Beware (now attributed to Lydgate) and Of Theyre Nature (also called Balade against Hypocritical Women), both marked by proverbial lore and pastiche, warn readers of the atavistic deceptiveness, fickleness, and treachery of women. On another level, these poems may reflect what Daniel Javitch calls the courtly "cult of dissimulation";12 while women are denounced for their duplicitous artifice, such dissembling behavior was nonetheless recognized -- and admired -- as a necessary strategy for self-promotion and social advancement. Beware, which Utley accurately describes as "a skillful use of proverbial libels,"13 is an especially interesting poem because it appears to have been repeatedly ransacked: its refrain, "Beware therfore; the blynde eteth many a flye," also appears in Of Theyre Nature and remained extant throughout the sixteenth century (see Whiting B348 and Tilley B451); and the final stanza (beginning "thogh al the erthe so wan / Were parchemyn smothe" -- lines 36-37) is incorporated into The Remedy of Love (IMEV 3084) and is found as an independent poem (IMEV 1409.3) in both Edinburgh, National Library of Scotland MS Advocates' 1.1.6 (the Bannatyne manuscript, where it is marked "Chaucer") and London, British Library MS Additional 17492 (the Devonshire manuscript). Of Theyre Nature, inspired, no doubt, by the pessimistic musings in Lydgate's Pain and Sorrow of Evil Marriage from which the poet lifts seven lines, in toto, for his initial stanza, is somewhat pedestrian; indeed, even the poet himself appears to weary of his misogynist posturing. The poem is saved, however, by the felicitous expansion on the "blind eat many a fly" refrain: "But whether that the blynde ete flessh or fyssh, / I pray God kepe the fly out of my dyssh!" (lines 20-21).


The Texts

O Mosy Quince (IMEV 2524) and Of Theyre Nature (IMEV 2661) are extant only in T (Cambridge, Trinity College MS R.3.19, fols. 205v-206r and 156v); I Have a Lady (IMEV 1300) appears in both T (fols. 205r-205v), and L (Leiden University, MS Vossius 9, fol. 110v). For a description of the Leiden manuscript (c. 1470-1500) and a transcript of the poem, see van Dorsten, "The Leyden 'Lydgate Manuscript,'" pp. 315-25. The L variants are found in the Notes.

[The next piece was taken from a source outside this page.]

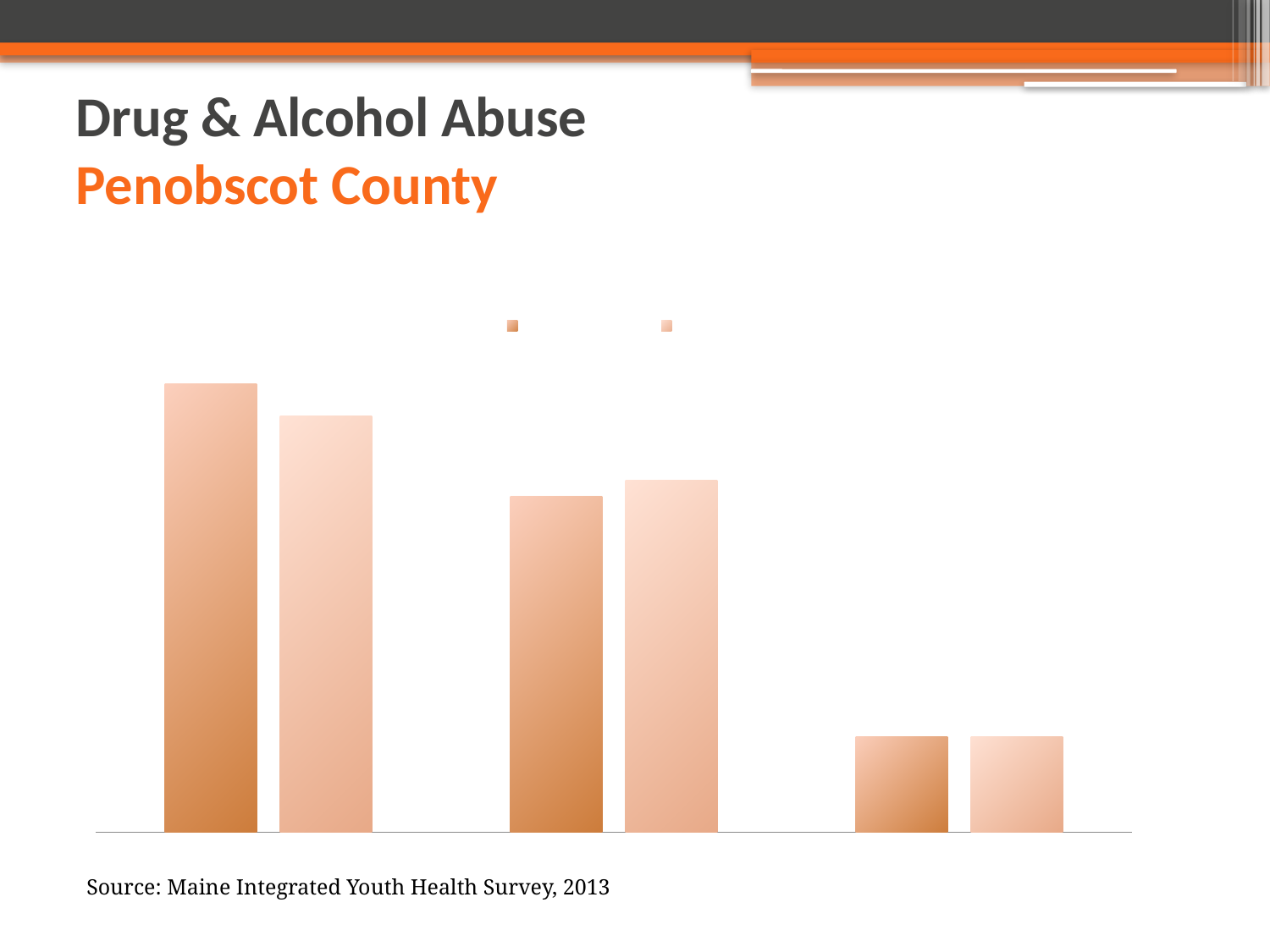
What is the source cited below the chart? Maine Integrated Youth Health Survey, 2013 Do the bar heights generally rise or fall from left to right across the chart? fall In the leftmost group, which bar is taller, the left (darker) bar or the right (lighter) bar? left (darker) bar What county does the slide title say the chart is about? Penobscot County How many bars are plotted in the chart? 6 Which group of bars is the tallest: the leftmost, middle, or rightmost group? leftmost What kind of chart is shown on the slide? bar chart In the middle group, which bar is taller, the left (darker) bar or the right (lighter) bar? right (lighter) bar How many groups of bars (categories) does the chart show? 3 Which group of bars is the shortest: the leftmost, middle, or rightmost group? rightmost How many series does the legend indicate? 2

Beware (IMEV 1944), also known as Beware of Deceitful Women, Against Women, or The Blynde Eteth Many a Flye, is now attributed to Lydgate. The poem, with various alterations, is extant in four manuscript miscellanies: T (fols. 207r-207v), H (British Library, MS Harley 2251, fols. 149v-150r), O (Cambridge, Trinity College MS O.9.38, fols. 28r-28v), and R (Rome College MS English 1405 olim 1306, fol. 75v). For a description of R, see Klinefelter, "Newly Discovered," pp. 3-6; and Robbins, "Middle English Diatribe," pp. 131-46. Since the version in R has not yet been published, I have provided a transcription here with the variants contained in the Textual Notes.